Today, we are announcing the availability of Claude 3 Haiku on Amazon Bedrock. The Claude 3 Haiku foundation model is the fastest and most compact model of the Claude 3 family, designed for near-instant responsiveness and seamless generative artificial intelligence (AI) experiences that mimic human interactions. For example, it can read a data-dense research paper on arXiv (~10k tokens) with charts and graphs in less than three seconds.

With Claude 3 Haiku’s availability on Amazon Bedrock, you can build near-instant responsive generative AI applications for enterprises that need quick and accurate targeted performance. Like Sonnet and Opus, Haiku has image-to-text vision capabilities, can understand multiple languages besides English, and boasts increased steerability in a 200k context window.

Claude 3 Haiku use cases
Claude 3 Haiku is smarter, faster, and more affordable than other models in its intelligence category. It answers simple queries and requests with unmatched speed. With its fast speed and increased steerability, you can create AI experiences that seamlessly imitate human interactions.

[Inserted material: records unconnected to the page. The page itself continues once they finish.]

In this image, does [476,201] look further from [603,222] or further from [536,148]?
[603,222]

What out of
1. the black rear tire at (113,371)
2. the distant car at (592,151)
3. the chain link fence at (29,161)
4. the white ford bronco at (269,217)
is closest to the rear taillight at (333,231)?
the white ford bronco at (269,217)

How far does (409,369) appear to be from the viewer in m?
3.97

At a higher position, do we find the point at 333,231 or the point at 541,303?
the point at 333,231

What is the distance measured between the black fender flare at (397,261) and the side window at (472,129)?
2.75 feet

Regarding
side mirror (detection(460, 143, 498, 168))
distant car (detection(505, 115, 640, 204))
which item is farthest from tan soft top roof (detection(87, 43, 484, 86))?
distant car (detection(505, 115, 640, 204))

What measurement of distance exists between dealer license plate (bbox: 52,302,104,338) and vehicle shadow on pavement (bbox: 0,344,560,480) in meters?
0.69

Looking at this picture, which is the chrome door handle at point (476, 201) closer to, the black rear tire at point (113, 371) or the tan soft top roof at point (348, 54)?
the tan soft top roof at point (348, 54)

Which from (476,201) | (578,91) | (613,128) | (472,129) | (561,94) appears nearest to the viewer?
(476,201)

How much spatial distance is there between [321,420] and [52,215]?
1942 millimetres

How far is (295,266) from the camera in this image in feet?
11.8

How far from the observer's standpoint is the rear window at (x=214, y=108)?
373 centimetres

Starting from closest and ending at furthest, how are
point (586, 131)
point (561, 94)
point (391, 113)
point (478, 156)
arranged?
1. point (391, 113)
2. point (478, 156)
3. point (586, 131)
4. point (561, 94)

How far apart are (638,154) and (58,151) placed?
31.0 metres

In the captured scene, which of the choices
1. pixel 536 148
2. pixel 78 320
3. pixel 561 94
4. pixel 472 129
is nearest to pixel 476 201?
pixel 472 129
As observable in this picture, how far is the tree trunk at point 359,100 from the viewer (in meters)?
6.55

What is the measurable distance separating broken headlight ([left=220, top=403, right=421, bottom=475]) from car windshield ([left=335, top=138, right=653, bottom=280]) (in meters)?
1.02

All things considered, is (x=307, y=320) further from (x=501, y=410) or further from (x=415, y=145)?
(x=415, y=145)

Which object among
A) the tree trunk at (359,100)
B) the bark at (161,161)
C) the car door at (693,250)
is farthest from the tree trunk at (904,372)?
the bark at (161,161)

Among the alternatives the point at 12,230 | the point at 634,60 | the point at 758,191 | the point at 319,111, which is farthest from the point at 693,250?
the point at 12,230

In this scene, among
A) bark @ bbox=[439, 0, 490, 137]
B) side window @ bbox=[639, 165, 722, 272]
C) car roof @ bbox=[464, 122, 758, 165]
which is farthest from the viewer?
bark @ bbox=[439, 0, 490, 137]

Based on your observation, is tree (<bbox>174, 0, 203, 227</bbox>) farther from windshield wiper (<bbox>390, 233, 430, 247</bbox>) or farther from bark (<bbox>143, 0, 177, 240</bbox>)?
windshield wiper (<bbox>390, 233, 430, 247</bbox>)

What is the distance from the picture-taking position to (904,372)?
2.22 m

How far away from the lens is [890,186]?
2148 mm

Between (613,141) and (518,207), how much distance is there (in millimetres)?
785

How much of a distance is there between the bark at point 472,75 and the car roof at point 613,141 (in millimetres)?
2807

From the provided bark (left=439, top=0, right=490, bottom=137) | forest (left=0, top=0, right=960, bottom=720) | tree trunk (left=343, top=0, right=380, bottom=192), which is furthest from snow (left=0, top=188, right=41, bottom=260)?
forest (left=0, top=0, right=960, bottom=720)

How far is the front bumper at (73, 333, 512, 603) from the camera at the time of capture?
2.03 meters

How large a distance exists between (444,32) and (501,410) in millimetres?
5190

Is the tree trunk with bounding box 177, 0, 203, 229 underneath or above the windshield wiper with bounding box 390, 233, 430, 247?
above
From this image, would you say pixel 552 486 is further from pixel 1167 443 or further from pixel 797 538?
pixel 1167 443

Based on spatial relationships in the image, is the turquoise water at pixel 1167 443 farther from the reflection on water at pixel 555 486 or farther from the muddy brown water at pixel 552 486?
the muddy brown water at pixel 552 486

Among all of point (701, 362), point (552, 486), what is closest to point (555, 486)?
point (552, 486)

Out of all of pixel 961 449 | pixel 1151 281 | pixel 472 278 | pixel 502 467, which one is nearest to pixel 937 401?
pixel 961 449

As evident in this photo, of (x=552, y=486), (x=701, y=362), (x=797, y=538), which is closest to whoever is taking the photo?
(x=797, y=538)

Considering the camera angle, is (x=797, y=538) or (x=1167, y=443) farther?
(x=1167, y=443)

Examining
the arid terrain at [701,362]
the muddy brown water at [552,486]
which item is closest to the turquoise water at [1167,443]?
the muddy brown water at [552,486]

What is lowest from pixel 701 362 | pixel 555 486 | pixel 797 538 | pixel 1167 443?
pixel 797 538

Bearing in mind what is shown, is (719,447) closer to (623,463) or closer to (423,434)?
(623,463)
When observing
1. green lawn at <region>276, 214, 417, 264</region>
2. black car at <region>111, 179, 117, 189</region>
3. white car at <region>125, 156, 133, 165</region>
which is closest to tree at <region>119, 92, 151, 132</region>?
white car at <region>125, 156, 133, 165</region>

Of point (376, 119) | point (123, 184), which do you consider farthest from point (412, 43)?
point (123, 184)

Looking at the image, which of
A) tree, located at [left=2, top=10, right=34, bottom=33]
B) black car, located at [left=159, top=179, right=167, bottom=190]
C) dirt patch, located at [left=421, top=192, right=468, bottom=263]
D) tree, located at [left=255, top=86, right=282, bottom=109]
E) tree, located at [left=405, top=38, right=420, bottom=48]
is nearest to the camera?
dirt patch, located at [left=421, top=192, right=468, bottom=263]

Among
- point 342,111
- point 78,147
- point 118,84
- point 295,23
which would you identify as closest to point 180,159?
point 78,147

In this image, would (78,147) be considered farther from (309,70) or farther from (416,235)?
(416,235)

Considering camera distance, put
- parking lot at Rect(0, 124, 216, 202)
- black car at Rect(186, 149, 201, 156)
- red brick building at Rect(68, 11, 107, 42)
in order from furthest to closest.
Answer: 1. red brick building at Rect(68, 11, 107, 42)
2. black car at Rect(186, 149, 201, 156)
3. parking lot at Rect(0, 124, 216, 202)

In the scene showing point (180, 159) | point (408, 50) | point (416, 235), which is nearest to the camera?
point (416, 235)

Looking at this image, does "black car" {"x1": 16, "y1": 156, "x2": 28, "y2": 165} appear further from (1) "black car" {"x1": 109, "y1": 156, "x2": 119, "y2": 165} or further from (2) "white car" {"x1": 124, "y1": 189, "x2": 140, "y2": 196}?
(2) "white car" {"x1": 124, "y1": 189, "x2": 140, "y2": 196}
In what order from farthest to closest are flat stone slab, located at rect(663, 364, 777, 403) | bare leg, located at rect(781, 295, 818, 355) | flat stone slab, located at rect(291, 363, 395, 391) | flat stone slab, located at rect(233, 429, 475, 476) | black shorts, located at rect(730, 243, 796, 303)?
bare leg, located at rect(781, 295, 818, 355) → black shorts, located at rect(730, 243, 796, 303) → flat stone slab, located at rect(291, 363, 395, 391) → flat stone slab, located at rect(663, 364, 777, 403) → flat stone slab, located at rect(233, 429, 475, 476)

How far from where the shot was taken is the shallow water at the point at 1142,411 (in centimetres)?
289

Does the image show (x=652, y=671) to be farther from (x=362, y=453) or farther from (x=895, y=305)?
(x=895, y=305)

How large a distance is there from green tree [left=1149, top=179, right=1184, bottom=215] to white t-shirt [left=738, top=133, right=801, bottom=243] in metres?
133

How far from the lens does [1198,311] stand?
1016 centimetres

Here are some use cases for using Claude 3 Haiku:

  • Customer interactions: quick and accurate support in live interactions, translations
  • Content moderation: catch risky behavior or customer requests
  • Cost-saving tasks: optimized logistics, inventory management, fast knowledge extraction from unstructured data

To learn more about Claude 3 Haiku’s features and capabilities, visit Anthropic’s Claude on Amazon Bedrock and Anthropic Claude models in the AWS documentation.

Claude 3 Haiku in action
If you are new to using Anthropic models, go to the Amazon Bedrock console and choose Model access on the bottom left pane. Request access separately for Claude 3 Haiku.

To test Claude 3 Haiku in the console, choose Text or Chat under Playgrounds in the left menu pane. Then choose Select model and select Anthropic as the category and Claude 3 Haiku as the model.

To test more Claude prompt examples, choose Load examples. You can view and run examples specific to Claude 3 Haiku, such as advanced Q&A with citations, crafting a design brief, and non-English content generation.

Using Compare mode, you can also compare the speed and intelligence between Claude 3 Haiku and the Claude 2.1 model using a sample prompt to generate personalized email responses to address customer questions.

By choosing View API request, you can also access the model using code examples in the AWS Command Line Interface (AWS CLI) and AWS SDKs. Here is a sample of the AWS CLI command:

aws bedrock-runtime invoke-model 
     --model-id anthropic.claude-3-haiku-20240307-v1:0 
     --body "{"messages":[{"role":"user","content":[{"type":"text","text":"Write the test case for uploading the image to Amazon S3 bucket\nCertainly! Here's an example of a test case for uploading an image to an Amazon S3 bucket using a testing framework like JUnit or TestNG for Java:\n\n...."}]}],"anthropic_version":"bedrock-2023-05-31","max_tokens":2000}" 
     --cli-binary-format raw-in-base64-out 
     --region us-east-1 
     invoke-model-output.txt

To make an API request with Claude 3, use the new Anthropic Claude Messages API format, which allows for more complex interactions such as image processing. If you use Anthropic Claude Text Completions API, you should upgrade from the Text Completions API.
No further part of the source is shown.